Everything worked without a hitch, but the DM was like "sorry man, it doesn't work". And he refused to elaborate as to why. So at the end of the encounter, he tells me the monster specifically says "this petrification cannot be reversed as long as the monster is alive". Not only do I find that ability to be a pile of Minotaur dung, it just goes to show how terribly unfair gotcha moments can be.
 

Retreater

Legend
Back in 3.x, my druid had shape-changed into a bird to do some reconnaissance, but I got captured by the villains. So instead of just killing my character or letting me play an NPC (or heck, even telling me to not come to the sessions), the DM had me sit there for more than two 5-hour sessions doing absolutely nothing. And to keep from knowing what was going on with my character (or for my character with them), I had to sit in another room by myself.
 



I saw that happen to two people at a con game of Shadowrun. Which meant they paid to sit there at the table doing nothing while everyone else went on the adventure.

That was one of the last straws that made me give up on Shadowrun's organized play.
 

Retreater

Legend
I saw that happen to two people at a con game of Shadowrun. Which meant they paid to sit there at the table doing nothing while everyone else went on the adventure.

That was one of the last straws that made me give up on Shadowrun's organized play.
Any time I go to a bad con game, I have a code phrase I use. If I go with a group of friends to play together, this is specifically helpful to gauge if they're having fun.
"Did Jeremiah have a key to the room?"
If they're willing to give it a bit more time, they will say "I don't think so - but we should be back before he is."
But if it's clear that I'm done, I'll say, "Jeremiah has locked himself out of the room." And if they want to leave they'll say, "I'll have to give you a ride."
Last GenCon, there was a game so bad that I got up, reading my phone, "Oh sh*t!
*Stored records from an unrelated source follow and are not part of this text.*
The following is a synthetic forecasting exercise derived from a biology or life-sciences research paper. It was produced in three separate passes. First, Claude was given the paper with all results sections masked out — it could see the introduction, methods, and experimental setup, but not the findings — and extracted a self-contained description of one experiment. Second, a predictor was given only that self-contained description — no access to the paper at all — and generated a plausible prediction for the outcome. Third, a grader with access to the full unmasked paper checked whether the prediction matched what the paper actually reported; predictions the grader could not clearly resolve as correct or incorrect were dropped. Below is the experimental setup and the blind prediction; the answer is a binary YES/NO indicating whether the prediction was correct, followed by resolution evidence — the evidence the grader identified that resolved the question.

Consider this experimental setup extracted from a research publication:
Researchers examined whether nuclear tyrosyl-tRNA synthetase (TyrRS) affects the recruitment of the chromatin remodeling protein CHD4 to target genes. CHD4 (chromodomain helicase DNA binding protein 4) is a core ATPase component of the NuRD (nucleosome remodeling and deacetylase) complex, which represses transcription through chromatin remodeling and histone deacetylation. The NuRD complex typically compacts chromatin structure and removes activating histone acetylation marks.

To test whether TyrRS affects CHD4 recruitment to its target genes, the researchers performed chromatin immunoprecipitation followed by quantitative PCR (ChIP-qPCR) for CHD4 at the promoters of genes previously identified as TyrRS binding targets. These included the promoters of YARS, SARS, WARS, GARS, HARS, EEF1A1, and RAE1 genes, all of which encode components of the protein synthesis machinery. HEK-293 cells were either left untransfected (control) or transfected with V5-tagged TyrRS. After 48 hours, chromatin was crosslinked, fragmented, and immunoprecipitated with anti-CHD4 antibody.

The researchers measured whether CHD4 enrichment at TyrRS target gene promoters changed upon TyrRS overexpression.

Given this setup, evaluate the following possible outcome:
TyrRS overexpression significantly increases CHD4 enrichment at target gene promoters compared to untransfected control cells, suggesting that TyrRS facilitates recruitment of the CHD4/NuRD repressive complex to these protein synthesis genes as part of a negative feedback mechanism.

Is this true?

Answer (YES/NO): YES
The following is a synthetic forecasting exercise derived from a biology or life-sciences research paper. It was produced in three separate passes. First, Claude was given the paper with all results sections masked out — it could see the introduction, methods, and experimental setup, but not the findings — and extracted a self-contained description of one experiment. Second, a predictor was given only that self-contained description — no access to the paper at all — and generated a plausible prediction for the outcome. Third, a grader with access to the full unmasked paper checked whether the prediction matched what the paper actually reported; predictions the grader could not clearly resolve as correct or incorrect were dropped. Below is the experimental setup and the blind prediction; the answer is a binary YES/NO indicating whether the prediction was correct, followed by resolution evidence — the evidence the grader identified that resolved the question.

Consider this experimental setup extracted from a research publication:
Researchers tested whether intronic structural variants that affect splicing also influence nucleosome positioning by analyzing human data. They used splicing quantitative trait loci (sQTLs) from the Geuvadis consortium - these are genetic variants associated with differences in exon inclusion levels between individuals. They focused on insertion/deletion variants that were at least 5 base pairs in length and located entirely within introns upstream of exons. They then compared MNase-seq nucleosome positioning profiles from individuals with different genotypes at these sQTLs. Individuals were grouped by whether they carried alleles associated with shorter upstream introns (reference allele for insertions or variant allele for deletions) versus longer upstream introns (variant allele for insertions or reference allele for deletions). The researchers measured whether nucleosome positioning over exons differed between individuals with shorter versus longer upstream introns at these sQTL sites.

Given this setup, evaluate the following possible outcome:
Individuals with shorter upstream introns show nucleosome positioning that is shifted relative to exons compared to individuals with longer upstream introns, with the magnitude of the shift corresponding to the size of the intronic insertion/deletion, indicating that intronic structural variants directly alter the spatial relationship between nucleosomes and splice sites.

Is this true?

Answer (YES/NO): NO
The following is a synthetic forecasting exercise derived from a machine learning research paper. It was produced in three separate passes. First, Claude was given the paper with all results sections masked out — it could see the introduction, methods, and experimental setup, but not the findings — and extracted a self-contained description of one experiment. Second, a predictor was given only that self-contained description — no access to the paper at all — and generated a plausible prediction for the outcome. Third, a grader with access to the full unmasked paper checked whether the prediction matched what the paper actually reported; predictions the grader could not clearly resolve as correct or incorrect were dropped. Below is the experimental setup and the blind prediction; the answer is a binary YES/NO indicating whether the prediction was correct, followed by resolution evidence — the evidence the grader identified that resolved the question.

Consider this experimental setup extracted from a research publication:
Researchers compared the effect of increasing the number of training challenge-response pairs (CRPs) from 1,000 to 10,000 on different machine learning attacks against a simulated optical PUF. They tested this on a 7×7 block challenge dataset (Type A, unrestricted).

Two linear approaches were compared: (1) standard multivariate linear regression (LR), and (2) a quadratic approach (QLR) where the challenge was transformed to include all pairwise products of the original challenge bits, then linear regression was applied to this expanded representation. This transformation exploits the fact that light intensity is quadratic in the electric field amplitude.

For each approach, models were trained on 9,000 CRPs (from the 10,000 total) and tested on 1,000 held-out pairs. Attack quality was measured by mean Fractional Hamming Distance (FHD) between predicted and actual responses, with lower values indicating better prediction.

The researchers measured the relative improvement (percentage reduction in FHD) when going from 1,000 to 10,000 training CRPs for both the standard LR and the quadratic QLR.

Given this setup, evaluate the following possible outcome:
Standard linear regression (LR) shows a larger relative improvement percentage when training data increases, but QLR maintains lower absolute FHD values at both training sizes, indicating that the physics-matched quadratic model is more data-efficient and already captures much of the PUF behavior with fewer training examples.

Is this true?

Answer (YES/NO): NO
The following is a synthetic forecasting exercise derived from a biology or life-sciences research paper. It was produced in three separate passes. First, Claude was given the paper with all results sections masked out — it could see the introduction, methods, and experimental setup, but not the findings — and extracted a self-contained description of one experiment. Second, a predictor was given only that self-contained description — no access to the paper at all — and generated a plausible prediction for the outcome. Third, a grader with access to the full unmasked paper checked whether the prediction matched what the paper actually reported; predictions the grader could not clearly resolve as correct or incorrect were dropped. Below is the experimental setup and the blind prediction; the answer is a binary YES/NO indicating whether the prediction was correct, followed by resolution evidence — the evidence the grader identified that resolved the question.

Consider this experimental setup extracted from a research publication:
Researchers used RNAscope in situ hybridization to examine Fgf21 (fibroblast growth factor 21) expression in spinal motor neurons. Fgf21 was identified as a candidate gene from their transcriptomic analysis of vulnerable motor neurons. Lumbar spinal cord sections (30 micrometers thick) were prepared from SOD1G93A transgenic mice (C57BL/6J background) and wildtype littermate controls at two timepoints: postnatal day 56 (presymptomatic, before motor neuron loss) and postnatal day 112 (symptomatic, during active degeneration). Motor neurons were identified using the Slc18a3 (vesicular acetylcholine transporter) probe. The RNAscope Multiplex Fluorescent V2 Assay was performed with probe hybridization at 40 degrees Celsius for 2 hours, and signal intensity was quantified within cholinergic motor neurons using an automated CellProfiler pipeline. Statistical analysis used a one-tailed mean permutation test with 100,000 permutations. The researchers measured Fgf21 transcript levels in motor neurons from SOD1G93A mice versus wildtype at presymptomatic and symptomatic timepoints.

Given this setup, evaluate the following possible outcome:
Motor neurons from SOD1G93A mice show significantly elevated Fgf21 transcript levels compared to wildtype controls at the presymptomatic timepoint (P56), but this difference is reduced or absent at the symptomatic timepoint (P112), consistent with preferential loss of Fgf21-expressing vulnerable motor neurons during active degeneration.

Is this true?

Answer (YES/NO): NO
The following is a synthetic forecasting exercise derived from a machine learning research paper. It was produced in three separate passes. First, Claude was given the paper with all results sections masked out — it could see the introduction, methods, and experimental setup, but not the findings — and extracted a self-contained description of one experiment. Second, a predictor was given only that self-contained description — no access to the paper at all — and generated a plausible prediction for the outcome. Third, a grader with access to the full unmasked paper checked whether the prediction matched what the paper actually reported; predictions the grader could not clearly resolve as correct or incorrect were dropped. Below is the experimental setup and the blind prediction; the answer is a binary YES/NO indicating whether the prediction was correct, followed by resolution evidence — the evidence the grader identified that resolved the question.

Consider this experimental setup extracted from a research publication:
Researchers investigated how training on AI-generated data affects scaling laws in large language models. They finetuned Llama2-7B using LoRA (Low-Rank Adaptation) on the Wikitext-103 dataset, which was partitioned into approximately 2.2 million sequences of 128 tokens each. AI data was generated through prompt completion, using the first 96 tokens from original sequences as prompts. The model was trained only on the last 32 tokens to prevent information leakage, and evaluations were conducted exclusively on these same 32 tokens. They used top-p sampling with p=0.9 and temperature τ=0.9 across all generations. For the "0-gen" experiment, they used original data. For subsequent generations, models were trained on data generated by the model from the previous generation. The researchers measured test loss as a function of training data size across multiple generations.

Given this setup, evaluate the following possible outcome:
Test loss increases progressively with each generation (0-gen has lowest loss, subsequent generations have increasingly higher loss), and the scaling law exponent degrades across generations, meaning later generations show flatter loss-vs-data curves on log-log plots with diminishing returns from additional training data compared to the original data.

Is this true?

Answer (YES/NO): YES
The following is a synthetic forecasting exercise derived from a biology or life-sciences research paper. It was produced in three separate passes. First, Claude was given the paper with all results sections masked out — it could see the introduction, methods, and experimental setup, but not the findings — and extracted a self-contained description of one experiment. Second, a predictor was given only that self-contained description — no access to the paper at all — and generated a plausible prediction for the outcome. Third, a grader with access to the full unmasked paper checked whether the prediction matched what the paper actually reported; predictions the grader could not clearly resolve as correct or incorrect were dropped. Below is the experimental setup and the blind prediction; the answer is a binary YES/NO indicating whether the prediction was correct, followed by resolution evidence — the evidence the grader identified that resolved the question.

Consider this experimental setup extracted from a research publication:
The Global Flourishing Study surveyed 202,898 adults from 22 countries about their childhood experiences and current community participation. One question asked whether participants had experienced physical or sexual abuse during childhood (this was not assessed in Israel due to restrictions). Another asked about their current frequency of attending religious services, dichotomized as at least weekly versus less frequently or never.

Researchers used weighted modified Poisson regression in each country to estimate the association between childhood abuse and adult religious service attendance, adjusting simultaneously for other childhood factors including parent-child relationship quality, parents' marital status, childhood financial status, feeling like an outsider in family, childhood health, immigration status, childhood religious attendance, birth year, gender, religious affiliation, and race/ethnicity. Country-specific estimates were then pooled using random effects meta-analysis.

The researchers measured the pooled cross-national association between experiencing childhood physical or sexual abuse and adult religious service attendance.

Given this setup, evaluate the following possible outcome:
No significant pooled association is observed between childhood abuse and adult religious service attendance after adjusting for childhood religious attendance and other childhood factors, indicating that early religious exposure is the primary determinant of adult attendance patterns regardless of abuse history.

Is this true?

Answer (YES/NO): YES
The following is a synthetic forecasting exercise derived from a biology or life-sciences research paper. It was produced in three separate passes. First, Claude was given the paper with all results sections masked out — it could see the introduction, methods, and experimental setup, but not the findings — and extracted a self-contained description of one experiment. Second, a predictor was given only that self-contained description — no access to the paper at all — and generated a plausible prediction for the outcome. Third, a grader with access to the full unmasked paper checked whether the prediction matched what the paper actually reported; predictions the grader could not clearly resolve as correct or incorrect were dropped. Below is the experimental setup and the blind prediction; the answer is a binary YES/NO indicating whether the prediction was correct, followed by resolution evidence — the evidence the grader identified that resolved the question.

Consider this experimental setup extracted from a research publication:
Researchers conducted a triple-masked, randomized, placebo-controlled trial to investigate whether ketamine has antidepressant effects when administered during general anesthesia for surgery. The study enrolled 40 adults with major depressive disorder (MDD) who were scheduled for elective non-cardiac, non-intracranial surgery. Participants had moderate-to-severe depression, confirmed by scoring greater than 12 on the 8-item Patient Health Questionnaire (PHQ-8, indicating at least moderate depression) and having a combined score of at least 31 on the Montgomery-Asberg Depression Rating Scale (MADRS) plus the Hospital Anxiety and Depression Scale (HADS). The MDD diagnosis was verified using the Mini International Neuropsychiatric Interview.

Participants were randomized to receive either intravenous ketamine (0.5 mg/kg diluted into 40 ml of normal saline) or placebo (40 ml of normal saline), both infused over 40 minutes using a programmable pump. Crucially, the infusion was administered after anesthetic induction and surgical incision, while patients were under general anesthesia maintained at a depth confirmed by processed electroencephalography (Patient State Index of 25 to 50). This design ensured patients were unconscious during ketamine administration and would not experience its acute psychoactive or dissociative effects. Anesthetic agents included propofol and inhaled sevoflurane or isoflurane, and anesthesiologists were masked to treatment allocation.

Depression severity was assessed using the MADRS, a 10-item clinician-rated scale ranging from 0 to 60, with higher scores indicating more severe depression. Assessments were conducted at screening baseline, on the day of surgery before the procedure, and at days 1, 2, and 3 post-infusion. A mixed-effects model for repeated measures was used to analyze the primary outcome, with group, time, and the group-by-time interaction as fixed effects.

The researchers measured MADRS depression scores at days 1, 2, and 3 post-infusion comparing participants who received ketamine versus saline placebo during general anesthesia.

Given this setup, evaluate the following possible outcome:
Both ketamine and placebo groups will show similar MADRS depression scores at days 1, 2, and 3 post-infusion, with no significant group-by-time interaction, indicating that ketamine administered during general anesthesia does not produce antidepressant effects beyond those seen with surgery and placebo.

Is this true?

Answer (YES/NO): YES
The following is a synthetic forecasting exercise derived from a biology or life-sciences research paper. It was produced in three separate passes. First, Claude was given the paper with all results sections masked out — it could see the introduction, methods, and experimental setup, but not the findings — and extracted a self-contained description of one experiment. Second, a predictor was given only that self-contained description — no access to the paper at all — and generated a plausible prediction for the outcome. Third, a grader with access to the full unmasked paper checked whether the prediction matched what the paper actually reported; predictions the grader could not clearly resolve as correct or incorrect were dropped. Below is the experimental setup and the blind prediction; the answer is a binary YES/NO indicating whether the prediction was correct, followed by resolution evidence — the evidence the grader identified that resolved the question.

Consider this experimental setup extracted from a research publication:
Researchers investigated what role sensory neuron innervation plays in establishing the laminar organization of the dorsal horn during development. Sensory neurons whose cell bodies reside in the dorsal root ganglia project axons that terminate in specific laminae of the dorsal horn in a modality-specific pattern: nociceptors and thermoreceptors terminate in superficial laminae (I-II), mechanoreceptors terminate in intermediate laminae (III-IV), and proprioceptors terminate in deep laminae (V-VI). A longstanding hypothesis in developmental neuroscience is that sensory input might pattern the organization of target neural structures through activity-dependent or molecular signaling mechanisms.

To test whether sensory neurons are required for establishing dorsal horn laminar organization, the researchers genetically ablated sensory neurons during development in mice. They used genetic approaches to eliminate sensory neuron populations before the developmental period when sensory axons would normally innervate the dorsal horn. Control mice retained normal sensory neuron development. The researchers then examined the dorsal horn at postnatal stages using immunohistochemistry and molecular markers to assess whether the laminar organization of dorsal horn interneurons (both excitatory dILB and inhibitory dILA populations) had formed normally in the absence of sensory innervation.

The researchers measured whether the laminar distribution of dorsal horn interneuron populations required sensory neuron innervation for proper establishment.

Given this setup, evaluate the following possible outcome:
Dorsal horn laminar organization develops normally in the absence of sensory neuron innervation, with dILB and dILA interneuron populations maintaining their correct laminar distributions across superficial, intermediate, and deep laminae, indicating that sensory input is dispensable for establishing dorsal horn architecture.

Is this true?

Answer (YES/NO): YES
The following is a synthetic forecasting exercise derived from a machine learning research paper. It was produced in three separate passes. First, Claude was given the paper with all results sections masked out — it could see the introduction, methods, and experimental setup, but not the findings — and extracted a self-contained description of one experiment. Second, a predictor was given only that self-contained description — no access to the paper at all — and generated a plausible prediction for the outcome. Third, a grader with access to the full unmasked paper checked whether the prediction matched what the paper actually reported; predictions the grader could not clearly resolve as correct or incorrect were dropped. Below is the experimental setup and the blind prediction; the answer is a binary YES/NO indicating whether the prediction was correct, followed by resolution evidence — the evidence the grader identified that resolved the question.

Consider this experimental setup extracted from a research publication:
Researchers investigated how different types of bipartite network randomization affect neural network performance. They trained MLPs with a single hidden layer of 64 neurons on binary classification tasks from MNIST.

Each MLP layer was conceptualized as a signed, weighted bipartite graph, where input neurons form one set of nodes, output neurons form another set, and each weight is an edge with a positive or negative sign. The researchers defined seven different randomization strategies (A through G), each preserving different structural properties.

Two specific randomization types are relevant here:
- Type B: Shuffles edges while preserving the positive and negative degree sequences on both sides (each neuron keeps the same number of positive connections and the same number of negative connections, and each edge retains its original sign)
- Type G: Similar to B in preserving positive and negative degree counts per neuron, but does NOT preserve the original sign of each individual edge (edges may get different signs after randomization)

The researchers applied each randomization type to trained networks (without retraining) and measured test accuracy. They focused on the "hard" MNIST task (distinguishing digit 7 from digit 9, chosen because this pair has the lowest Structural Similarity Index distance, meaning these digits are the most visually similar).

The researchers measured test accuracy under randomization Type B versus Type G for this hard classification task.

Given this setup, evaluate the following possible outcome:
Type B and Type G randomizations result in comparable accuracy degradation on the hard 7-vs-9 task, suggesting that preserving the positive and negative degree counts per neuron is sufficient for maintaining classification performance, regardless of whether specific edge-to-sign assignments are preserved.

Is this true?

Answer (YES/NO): NO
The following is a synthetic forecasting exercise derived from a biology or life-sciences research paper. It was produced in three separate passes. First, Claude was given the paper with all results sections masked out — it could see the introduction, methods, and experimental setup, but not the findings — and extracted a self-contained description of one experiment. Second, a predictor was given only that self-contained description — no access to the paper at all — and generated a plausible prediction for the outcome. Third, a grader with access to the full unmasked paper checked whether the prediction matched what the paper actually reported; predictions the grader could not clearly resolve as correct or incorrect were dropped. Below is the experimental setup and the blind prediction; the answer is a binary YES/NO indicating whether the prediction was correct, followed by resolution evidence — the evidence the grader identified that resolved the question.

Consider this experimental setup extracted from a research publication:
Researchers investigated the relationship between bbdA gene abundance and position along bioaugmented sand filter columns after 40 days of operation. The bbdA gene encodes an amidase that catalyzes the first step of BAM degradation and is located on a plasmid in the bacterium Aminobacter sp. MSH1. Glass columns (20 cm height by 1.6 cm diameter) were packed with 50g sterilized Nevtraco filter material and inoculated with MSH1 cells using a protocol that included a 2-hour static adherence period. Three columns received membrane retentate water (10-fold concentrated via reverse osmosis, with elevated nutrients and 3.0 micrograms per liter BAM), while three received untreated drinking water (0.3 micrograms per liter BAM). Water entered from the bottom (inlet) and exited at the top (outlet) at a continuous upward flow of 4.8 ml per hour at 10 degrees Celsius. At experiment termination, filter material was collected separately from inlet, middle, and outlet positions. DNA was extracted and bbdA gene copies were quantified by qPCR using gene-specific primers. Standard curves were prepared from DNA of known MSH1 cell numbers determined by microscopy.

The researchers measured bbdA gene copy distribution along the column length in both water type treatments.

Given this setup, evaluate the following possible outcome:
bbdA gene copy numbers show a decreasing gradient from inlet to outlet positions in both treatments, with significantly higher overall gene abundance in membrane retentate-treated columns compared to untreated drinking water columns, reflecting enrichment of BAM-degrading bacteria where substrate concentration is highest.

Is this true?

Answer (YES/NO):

Jeremiah was hit by a car. I'm going to have to go to the hospital."
And of course, our friend Jeremiah actually had locked himself out of the room once. And yes, we still use this code even if he's sitting at the table with us.
 

Liane the Wayfarer

Frumious Flumph
One of the biggest of the problems with Organized Play modules (and there are many, many problems, if for no other reason than because the program is so large) is poor writing. Currently they are paid authors, but back in the day anybody could submit a module and the campaigns were usually so starved for content to "feed the beast" that they accepted a lot of what I like to think of as "failed short stories" (or "failed novel chapters.") Writing a good scenario is a very, very different skill set from writing a good novel. I will heartily recommend any Organized Play scenarios written by some authors who know what they're doing; for example, even if Will Doyle wrote a bad module (I haven't read all of his, maybe he did, I don't know) I think it would still be very playable. His convention specials are really, really well done and if the DM has chops they are entertaining for the whole table.
Any time I go to a bad con game, I have a code phrase I use. If I go with a group of friends to play together, this is specifically helpful to gauge if they're having fun.
"Did Jeremiah have a key to the room?"
If they're willing to give it a bit more time, they will say "I don't think so - but we should be back before he is."
But if it's clear that I'm done, I'll say, "Jeremiah has locked himself out of the room." And if they want to leave they'll say, "I'll have to give you a ride."
Last GenCon, there was a game so bad that I got up, reading my phone, "Oh sh*t! Jeremiah was hit by a car. I'm going to have to go to the hospital."
And of course, our friend Jeremiah actually had locked himself out of the room once. And yes, we still use this code even if he's sitting at the table with us.
That is a fantastic idea that I will be stealing after the Plague has been conquered and we once again feel free to Roam the Land.